Alfred J. Meixner

What is he best known for?

The fields of study he is best known for:

• Optics
• Photon
• Laser

Alfred J. Meixner mostly deals with Optics, Raman spectroscopy, Analytical chemistry, Photoluminescence and Molecular physics. His Numerical aperture, Parabolic reflector, Plasmon, Laser and Optical microscope study are his primary interests in Optics. His study in Raman spectroscopy is interdisciplinary in nature, drawing from both Thin film and Diindenoperylene.

His Photoluminescence research entails a greater understanding of Optoelectronics. He has included themes like Laser beams, Nanotechnology, Holography and Microscopy in his Optoelectronics study. His Molecular physics research is multidisciplinary, relying on both Fluorescence spectroscopy, Spectral hole burning, Stark effect, Matrix isolation and Optical microcavity.

His most cited work include:

• Modifying single-crystalline silicon by femtosecond laser pulses: an analysis by micro Raman spectroscopy, scanning laser microscopy and atomic force microscopy (174 citations)
• Exponential Decay Lifetimes of Excitons in Individual Single-Walled Carbon Nanotubes (159 citations)
• A high numerical aperture parabolic mirror as imaging device for confocal microscopy. (131 citations)

What are the main themes of his work throughout his whole career to date?

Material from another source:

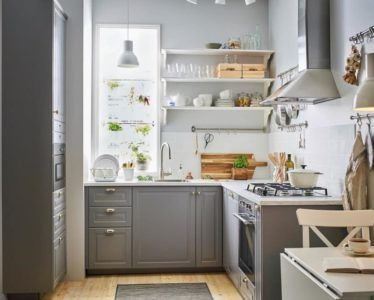 Небольшая кухня с полками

His main research concerns Optics, Optoelectronics, Plasmon, Molecular physics and Photoluminescence. His study involves Optical microscope, Near-field scanning optical microscope, Laser, Microscopy and Microscope, a branch of Optics. Alfred J. Meixner interconnects Stimulated emission and Second-harmonic generation in the investigation of issues within Optoelectronics.

His Plasmon research includes themes of Surface plasmon resonance, Scattering and Nanotechnology, Nanophotonics. The study incorporates disciplines such as Excited state, Spontaneous emission, Fluorescence spectroscopy and Analytical chemistry in addition to Molecular physics. The various areas that Alfred J. Meixner examines in his Photoluminescence study include Luminescence, Nanomaterials and Raman spectroscopy.

He most often published in these fields:

• Optics (37.24%)
• Optoelectronics (20.69%)
• Plasmon (17.24%)

What were the highlights of his more recent work (between 2018-2021)?

• Optoelectronics (20.69%)
• Plasmon (17.24%)
• Chemical physics (5.52%)

In recent papers he was focusing on the following fields of study:

Optoelectronics, Plasmon, Chemical physics, Photoluminescence and Second-harmonic generation are his primary areas of study. His work deals with themes such as Laser and Interferometry, which intersect with Optoelectronics. His work investigates the relationship between Plasmon and topics such as Scattering that intersect with problems in Excited state.

His research on Photoluminescence also deals with topics like

• Orders of magnitude which connect with Telecommunications, Transistor and Infrared,
• Charge carrier which intersects with area such as Nanotechnology. His research investigates the connection between Second-harmonic generation and topics such as Polarization that intersect with issues in Plasmonic nanostructures and Nanostructure. His Diffraction study deals with the bigger picture of Optics.

Between 2018 and 2021, his most popular works were:

• Room temperature near unity spin polarization in 2D Van der Waals heterostructures. (5 citations)
• Multimode Vibrational Strong Coupling of Methyl Salicylate to a Fabry-Pérot Microcavity (5 citations)
• Hypericin: Single Molecule Spectroscopy of an Active Natural Drug (5 citations)

In his most recent research, the most cited papers focused on:

• Optics
• Photon
• Laser

Alfred J. Meixner mainly focuses on Optoelectronics, Hypericin, Fluorescence, Degree of polarization and Heterojunction. His study of Quantum dot is a part of Optoelectronics. Alfred J. Meixner combines subjects such as Photochemistry and Photosensitizer with his study of Fluorescence.

His Degree of polarization research includes elements of Monolayer, Spin polarization, Condensed matter physics and Carrier lifetime. The Heterojunction study combines topics in areas such as van der Waals force, Point reflection and Semiconductor. His work carried out in the field of Second-harmonic generation brings together such families of science as Lithography, Femtosecond, Lithium niobate, Signal and Crystal.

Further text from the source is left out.